STOFFEN

vakinhoud

Een stof is iets dat in een potje op te slaan is, in tegenstelling tot een vorm van energie.

Sommige stoffen zijn zuiver, andere mengsels.

Elke stof heeft zijn eigen deeltjes. Deze deeltjes  (moleculen) zijn allemaal hetzelfde.  Hieruit volgt dat een zuivere stof een smeltpunt moet hebben, maar een mengsel een smelttraject vertoont.

 

Er bestaan verschillende soorten mengsels. Homogene (oplossingen, gasmengsels, legeringen) en heterogene (schuim, nevel, rook, emulsie, suspensie). 

Door vaste stoffen kan je meestal niet heen kijken. Door heterogene mengsels ook niet: het licht wordt door de grensvlakken tussen de stoffen verstrooid.

Homogene mengsels zijn doorzichtig, maar soms wel heel donker (koffie, cola).

Een stof zonder kleur zoals water noemen we kleurloos. 

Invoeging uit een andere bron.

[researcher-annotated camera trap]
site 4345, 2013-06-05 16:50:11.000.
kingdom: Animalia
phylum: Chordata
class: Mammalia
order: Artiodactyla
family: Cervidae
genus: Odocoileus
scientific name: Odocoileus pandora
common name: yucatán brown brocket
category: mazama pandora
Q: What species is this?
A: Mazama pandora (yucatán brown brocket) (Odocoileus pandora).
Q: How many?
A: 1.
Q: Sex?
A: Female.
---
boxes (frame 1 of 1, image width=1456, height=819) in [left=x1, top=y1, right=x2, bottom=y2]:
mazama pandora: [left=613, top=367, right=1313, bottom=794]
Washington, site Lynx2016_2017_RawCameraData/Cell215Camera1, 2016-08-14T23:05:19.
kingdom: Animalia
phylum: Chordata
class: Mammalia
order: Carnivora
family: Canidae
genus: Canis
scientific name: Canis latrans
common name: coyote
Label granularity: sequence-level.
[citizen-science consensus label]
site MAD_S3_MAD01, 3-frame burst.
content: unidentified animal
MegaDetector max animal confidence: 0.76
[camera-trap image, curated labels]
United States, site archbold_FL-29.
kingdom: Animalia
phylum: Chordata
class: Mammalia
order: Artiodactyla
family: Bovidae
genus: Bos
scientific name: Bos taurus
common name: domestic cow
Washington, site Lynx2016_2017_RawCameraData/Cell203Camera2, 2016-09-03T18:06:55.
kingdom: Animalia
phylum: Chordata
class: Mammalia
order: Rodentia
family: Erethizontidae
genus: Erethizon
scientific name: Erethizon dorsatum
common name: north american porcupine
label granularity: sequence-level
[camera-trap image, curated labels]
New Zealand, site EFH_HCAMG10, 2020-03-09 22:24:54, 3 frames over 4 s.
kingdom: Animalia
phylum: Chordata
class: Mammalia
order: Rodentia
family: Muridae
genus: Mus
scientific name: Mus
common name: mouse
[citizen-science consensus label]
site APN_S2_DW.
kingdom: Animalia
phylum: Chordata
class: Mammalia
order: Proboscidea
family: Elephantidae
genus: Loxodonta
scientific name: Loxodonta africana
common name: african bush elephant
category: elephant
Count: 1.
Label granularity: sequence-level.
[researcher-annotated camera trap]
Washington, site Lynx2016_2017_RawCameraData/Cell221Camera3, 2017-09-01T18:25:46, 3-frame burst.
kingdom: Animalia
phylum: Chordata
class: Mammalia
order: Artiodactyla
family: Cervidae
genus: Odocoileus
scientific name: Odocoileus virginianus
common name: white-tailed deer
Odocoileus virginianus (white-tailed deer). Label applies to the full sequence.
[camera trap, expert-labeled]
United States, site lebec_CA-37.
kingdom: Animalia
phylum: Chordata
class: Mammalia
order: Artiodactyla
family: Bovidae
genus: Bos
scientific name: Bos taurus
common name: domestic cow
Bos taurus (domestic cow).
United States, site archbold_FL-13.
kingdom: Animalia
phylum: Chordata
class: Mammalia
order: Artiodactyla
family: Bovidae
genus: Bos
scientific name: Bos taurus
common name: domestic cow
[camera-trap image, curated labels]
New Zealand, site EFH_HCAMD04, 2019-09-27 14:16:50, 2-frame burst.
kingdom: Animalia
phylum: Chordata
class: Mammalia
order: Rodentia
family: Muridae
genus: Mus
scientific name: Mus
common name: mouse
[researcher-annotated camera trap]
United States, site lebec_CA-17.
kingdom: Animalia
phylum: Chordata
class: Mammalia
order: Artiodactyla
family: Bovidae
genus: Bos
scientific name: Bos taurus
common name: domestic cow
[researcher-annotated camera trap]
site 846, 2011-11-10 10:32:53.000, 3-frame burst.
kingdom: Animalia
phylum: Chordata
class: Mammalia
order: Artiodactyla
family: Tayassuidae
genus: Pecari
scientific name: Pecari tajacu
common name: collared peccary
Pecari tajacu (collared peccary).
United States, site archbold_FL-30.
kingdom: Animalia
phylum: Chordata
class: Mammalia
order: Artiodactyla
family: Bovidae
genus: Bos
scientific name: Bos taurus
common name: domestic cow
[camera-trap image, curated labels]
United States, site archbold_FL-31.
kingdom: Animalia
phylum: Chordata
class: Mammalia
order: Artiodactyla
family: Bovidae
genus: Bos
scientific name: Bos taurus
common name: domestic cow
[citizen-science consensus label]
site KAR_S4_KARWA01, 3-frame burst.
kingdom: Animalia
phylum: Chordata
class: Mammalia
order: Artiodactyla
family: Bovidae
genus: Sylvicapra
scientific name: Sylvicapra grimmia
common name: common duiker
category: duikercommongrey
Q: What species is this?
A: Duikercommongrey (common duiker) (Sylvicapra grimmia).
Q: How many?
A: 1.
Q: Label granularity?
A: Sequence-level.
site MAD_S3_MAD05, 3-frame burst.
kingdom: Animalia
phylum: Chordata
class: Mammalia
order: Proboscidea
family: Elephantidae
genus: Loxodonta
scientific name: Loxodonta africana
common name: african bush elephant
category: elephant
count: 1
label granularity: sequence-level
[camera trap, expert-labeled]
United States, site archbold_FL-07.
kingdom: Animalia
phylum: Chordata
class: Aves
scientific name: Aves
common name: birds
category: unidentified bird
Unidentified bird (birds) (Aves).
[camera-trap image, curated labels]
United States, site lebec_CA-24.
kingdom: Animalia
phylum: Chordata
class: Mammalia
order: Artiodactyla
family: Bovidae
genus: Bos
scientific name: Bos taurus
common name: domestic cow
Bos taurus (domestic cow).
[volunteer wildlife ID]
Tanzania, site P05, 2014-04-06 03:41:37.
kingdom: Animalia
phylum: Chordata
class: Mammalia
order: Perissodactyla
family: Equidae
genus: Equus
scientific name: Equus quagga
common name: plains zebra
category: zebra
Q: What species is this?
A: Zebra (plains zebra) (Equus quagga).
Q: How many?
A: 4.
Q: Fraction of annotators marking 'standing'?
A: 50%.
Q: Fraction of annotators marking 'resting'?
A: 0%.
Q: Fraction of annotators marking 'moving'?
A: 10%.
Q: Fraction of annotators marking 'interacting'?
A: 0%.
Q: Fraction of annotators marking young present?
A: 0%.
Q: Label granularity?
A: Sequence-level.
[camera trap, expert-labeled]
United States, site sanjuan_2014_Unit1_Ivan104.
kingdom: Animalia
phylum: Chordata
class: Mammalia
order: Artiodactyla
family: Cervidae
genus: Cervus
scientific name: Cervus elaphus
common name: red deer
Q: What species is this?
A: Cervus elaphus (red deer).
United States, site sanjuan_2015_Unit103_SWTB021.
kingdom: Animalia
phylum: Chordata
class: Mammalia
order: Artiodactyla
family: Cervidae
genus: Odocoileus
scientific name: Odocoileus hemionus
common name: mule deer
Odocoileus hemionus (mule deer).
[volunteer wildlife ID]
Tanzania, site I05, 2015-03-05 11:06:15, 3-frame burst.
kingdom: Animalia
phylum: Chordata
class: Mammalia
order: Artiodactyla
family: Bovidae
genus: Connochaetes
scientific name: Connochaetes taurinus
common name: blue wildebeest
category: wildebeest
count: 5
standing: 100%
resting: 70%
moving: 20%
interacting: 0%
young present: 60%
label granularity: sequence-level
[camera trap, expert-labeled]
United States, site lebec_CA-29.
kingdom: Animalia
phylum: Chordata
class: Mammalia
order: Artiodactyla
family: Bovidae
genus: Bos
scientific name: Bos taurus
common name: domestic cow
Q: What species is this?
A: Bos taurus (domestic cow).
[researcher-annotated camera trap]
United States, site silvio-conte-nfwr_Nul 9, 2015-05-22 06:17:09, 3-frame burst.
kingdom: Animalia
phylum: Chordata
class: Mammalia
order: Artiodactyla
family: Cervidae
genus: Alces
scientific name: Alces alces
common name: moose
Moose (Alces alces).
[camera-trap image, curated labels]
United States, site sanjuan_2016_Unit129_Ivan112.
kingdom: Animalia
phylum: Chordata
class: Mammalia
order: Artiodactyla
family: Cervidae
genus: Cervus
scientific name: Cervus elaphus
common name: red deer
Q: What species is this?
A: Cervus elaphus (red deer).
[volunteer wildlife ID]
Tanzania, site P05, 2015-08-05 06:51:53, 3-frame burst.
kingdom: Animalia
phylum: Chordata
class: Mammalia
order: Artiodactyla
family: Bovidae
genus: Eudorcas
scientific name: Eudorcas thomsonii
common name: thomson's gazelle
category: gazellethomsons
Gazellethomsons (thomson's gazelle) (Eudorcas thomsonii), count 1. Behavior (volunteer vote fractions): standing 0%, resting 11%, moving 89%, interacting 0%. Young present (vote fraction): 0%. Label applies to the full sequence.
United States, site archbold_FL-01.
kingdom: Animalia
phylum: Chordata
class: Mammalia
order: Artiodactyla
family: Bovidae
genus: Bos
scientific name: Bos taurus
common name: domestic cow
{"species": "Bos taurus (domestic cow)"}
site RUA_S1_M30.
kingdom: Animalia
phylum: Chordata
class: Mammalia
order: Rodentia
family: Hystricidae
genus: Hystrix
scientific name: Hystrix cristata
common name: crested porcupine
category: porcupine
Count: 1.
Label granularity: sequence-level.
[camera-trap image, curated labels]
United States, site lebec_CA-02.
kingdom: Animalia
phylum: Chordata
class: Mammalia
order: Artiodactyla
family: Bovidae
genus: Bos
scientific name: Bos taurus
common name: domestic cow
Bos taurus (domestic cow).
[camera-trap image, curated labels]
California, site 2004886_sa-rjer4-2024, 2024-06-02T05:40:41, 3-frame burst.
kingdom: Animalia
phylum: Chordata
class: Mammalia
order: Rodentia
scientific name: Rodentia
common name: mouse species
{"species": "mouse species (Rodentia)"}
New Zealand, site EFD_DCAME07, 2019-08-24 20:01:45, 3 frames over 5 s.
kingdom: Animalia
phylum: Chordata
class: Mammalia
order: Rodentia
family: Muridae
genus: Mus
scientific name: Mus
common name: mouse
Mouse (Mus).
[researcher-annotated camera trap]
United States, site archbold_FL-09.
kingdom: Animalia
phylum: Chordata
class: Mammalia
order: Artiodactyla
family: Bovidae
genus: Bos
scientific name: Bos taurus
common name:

Je kan een stof herkennen aan de stofeigenschappen.

voorkennis

Leerlingen voelen intuïtief het verschil tussen een stof en een vorm van energie aan. 

Ze hebben ervaring met opdrogen van zeewater, drogen van wasgoed, zeven, thee zetten. 

Ze gebruiken in het dagelijks leven het begrip "zuiver" voor zaken als kraanwater, bronwater of lucht. "Zuiveren" wordt vertaald als afwassen, schoonmaken of filteren.

Natuurlijke of biologische voedingsmiddelen worden gezien als zuiver, terwijl E-nummers, geraffineerde suiker of keukenzout gezien worden als chemisch of vuil.

Ze kennen mist, rook, schuim (piepschuim of zeepsop), oplossingen zoals thee, cola, wijn of 7-up, emulsies zoals zonnebrand of margarine, suspensies zoals modder.

Bij natuurkunde in de tweede klas is vaak al aandacht besteed aan moleculen en het molecuulmodel in de fases vast, vloeibaar en gas. Ook stofeigenschappen als dichtheid, kookpunt en smeltpunt zijn daar behandeld.